I hope I pull it off because that was a concern I had while writing it. Having those formal exceptions to lean on but also push off of was also part of the fun of writing this. I wanted to start the book with that sense of certainty about the world that a pastor or detective has. That informed the language in the beginning. That’s part of the joy of reading Chandler’s The Big Sleep; it’s so sharp and so assured. Then it breaks apart as it goes on. Part of the process of my book was seeing how it could break apart and how different ways of narrating can come in as the story is shifting away of the expectations of an old school noir.

How did you steer away from those expectations?

The first draft had a lot of those expectations of the noir genre but I had no interest that kind of stuff. it felt like bullshit coming out of my mouth. I went through two substantial and expansive revision of discovering who the characters and institutions who made up the setting were.

How many drafts did it take to get the voice, tone, and story as tight as you wanted it to be?
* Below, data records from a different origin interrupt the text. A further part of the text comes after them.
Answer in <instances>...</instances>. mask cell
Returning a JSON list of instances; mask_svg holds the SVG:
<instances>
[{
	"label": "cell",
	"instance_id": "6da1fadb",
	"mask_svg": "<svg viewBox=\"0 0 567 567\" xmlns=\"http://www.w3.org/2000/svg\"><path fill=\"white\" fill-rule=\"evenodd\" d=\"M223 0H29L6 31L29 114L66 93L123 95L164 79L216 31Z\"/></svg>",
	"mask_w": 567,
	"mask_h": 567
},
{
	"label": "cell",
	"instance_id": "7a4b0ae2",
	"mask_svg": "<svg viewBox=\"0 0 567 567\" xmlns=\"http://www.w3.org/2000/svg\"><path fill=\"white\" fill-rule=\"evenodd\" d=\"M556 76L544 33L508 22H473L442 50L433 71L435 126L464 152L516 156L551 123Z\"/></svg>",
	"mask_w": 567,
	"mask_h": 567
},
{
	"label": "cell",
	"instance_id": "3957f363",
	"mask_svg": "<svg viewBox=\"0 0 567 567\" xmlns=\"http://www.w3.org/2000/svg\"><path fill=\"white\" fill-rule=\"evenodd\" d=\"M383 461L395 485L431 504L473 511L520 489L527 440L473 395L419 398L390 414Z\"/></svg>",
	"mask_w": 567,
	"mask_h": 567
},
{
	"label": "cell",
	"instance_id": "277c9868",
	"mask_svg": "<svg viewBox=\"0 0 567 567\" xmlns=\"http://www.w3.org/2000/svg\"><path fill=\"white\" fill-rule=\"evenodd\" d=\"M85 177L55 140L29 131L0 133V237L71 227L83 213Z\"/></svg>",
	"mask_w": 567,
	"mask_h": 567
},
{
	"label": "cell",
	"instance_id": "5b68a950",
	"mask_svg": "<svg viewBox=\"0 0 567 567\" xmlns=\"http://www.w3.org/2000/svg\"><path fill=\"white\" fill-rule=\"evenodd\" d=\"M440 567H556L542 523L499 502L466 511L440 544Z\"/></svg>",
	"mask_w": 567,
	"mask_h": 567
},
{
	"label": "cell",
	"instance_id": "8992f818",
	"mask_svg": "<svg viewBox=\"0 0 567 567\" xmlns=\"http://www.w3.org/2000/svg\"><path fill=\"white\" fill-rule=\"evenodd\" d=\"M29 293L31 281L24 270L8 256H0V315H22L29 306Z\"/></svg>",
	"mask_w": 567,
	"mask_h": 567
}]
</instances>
It was probably 10 or 12. Raymond Chandler had this revising process where he would underline a word or three or maybe a sentence. On a given page there would be four or five of these but most of the pages didn’t have an underline. Then he would start fresh and those words or phrases would be the only thing he carried forward. Everything else he would approach in a new away to improve in the next version. I tried something similar to let the book grow and become itself.

And speaking of revising, was The Churchgoer always the title you had in mind?

There were a few others early on, but I landed on The Churchgoer pretty quickly. I liked the ambiguity of who it could be referring to because there are a lot of churchgoers in the book. I’m also a great admirer of The Moviegoer by Walter Percy. That book had a big hand in my evolution as a writer.

Besides Raymond Chandler and Walter Percy, who are some other authors you’d recommend?

Recently, R.O. Kwon’s The Incendiaries blew my mind. Tod Goldberg’s Gangsterland series I found thought-provoking. I’ve been reading more science fiction and just finished Karen Lord’s The Best of All Possible Worlds, which is a far-future science fiction novel, but it has a lot of religion and spiritual practice in it. Those are three that come to mind right now.